Linear probing on ImageWoof, Waterbirds, StanfordCars + binary segmentation on ADE20k. SteerViT fully preserves DINOv2’s representation quality (both score ~87.7 FG-CLS). At $\omega = 0.6$, both slightly exceed the original ViT’s quality. For MAE, quality monotonically improves with $\omega$ (40→50 points).

PODS (personalized object discrimination)

Text specificity controls feature granularity. Coarse prompts (“mug”): 27.9% PR-AUC. Descriptive MLLM-generated prompts: 58.1% PR-AUC (surpassing task-specific fine-tuned DINOv2 at 48.0%). Single SteerViT model replaces 100 task-specific fine-tuned models.

Zero-shot anomaly segmentation (MVTec AD / VisA)

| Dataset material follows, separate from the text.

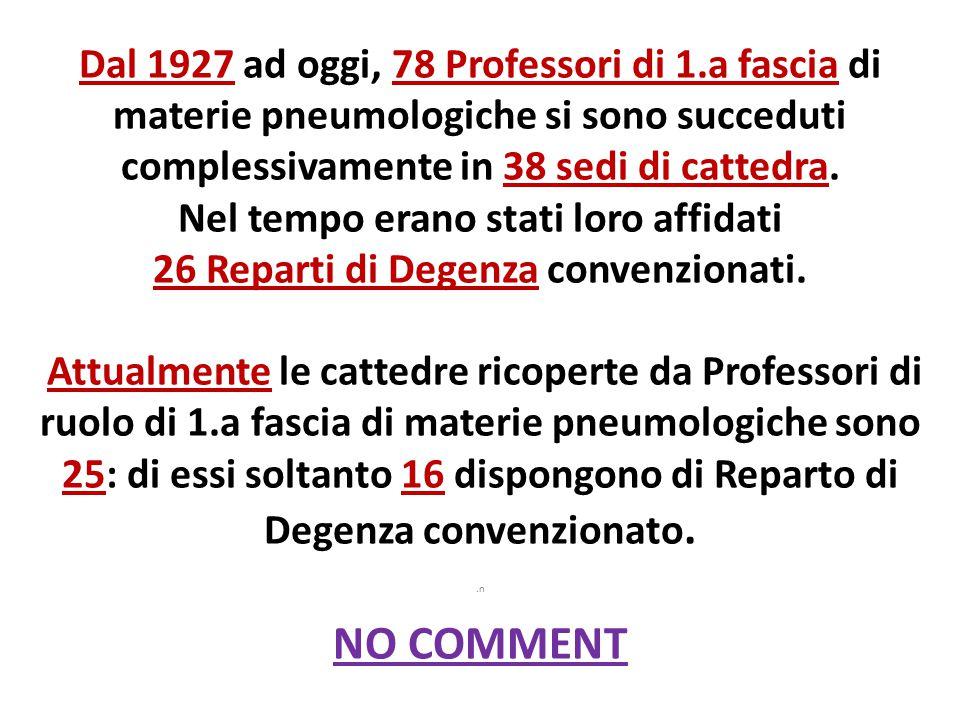 Dal 1927 ad oggi, 78 Professori di 1.a fascia di materie pneumologiche si sono succeduti complessivamente in 38 sedi di cattedra. Nel tempo erano stat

No anomaly-specific training. Conditioned on “the anomaly in the <object>.” Ensemble of 10 prompts, averaged heatmaps.

Method	MVTec PRO	VisA PRO
SAM3	54.5	65.9
WinCLIP	64.6	59.8
FADE (specialist)	84.5	79.3
SteerViT	82.1	82.0

Backbone generalization

Backbone	Base CORE	Late Fusion CORE	SteerViT CORE
DINOv2	43.7	93.3	96.0
SigLIP	38.3	75.4	91.3
MAE	21.8	41.0	74.9

Early fusion gains are largest for weaker backbones: +33.9 for MAE, +15.9 for SigLIP, +2.7 for DINOv2.

Reproduction Guide

Requirements.

PyTorch with CUDA (H100 recommended; ~84 GPU-hours for full training)
Pretrained weights: DINOv2 ViT-B/14, RoBERTa-Large
Training datasets: RefCOCO/+/g, Visual Genome (MDETR-preprocessed), LVIS, Mapillary Vistas

Key training configuration.

# Hyperparameters
resolution = 336
batch_size = 12
iterations = 500_000
optimizer = "AdamW"
lr_start = 3e-4          # after 5k warmup steps
lr_end = 3e-5            # reached at 40k steps
scheduler = "cosine"     # constant after 40k steps
ca_insertion = "every_other_block"  # 6 CA layers for ViT-B
gate_init = 0.0          # tanh(alpha) starts at identity
ffn = False              # omit Flamingo-style FFN
text_projector = "2-layer-MLP"

Segmentation mask preparation.

Convert ground-truth bounding boxes to binary masks using SAM2
Project pixel masks onto the ViT’s $n \times n$ patch grid (at 336px, ViT-B/14 gives $24 \times 24$)
Soft targets: fraction of foreground pixels per patch

Inference with gate scaling.

# Scale all alpha values by omega for steerability-quality tradeoff
omega = 0.6  # optimal for DINOv2/SigLIP
for ca_layer in cross_attention_layers:
    ca_layer.alpha_scaled = ca_layer.alpha * omega

Evaluation commands (inferred from paper).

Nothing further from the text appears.